Борька захныкал и уткнулся в Катюшин подол, обнял сестру маленькими ручонками и задрожал от страха.

— Не плачь, маленький, не плачь, Боренька, успокойся… — Катя неотрывно смотрела на разлитое по полу молоко, и оно казалось ей кроваво-красным при тусклом свете. — Наш папка вон какой сильный и смелый… Он всю войну прошел и революцию тоже. И никого не боялся. Победит он и Федьку Шашкина, и дядек злых тоже. Он и одной рукой справится с ними.

Но не справился Иван Ванечкин.

Пришли утром тринадцать городских комиссаров. Не было среди них Федьки Шашкина — лишил он себя удовольствия Иваново добро из сундуков выгребать, побоялся, что остальные товарищи услышат то, что слышали трое сегодняшней ночью.

Сидел Иван на завалинке, опустив голову. Смотрел, как со двора уводили скот, как вытаптывали картошку на огороде, как детскую одежонку валили на телегу. А он, видевший смерть и голод мужик, ничего не мог сделать, не мог защитить своих детей. Он сидел и плакал от беспомощности и ужаса. Ведь не могла с ним так поступить Советская власть. Это ошибка. Ведь он за нее сражался. За светлое счастливое будущее ходил в атаку. И теперь эта власть выбросит его из дома, своими руками построенного? Не может быть! Хотя в душе уже понял: еще как может, если теперь у власти Федьки Шашкины.

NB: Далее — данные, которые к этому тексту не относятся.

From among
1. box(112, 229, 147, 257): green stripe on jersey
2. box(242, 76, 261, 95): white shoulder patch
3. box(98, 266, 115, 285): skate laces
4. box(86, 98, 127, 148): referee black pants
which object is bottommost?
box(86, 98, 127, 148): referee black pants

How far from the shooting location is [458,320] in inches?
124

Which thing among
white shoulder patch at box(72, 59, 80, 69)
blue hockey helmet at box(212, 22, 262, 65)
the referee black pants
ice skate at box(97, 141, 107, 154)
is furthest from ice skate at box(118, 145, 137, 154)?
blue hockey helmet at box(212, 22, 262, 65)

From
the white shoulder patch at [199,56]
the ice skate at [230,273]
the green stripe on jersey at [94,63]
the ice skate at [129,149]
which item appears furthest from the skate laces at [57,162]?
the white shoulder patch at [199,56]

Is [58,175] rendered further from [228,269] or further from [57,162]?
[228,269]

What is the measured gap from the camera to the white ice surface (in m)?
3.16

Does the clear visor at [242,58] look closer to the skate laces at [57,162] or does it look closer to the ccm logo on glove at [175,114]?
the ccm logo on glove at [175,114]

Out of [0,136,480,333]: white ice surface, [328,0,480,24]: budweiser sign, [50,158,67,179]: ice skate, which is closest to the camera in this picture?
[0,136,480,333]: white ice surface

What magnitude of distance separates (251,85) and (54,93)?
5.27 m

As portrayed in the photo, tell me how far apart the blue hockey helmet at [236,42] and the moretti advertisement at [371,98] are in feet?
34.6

Мать с детьми сидели в конюшне. Младшие прижались к ней и плакали. Шурка ходил из стороны в сторону и с силой пинал бревенчатые стены.

Зашла в конюшню вчерашняя баба в кожаных штанах и комиссарке с баулом в руке и с винтовкой наперевес.

— Позволь картошку выкопать! — бросилась мать ей в ноги, хоть и запретил отец просить о чем-либо. — Мы же с голоду помрем, зима скоро. Смотри, детки у меня…

— Зажрались вы уже картошкой, впрок наелись, — отрезала комиссарша матери, по-хозяйски осматривая углы конюшни. Взгляд ее остановился на матери, и глаза загорелись лихорадочным блеском. — Снимай серьги, и бусы снимай! Янтарные небось? Не знала, наверное, куда деньги деть, побрякушек на себя навешала! — Она бросила на пол баул, из которого вывалились мамины юбки и нижние штаны.

— Прошу, оставь! Ведь осталось же в тебе хоть что-то святое. Это мне от прабабки досталось — подарок на свадьбу. Я никогда с ними не расставалась! Доченьке на свадьбу подарю. Христом Богом прошу! — Мама лежала у нее в ногах и выла, как будто ее били.

— Кончилась ваша свадьба, и жизнь ваша кулацкая кончилась! Сказано товарищем Сталиным — ликвидировать кулака как класс! Вот и будем вас ликвидировать. Построим коммунизм — так все у вас отнимем, не только коров. И детей тоже на государственное воспитание устроим. Все будет общее — и дети, и дома, и чашки, и ложки, и жены. Не будет неравенства. В этом и есть политика нашей партии! А святых на свете не бывает, потому что Бога вашего нет и не было никогда! И Христом нечего меня упрашивать. Религия — опиум для народа, так сказал наш вождь! — Баба погрозила назидательно пальцем, любуясь собой и своей образованностью.

Мать завыла еще пуще.

— Снимай, снимай, будет голосить-то! А то на Соловки поедешь за оказание сопротивления властям.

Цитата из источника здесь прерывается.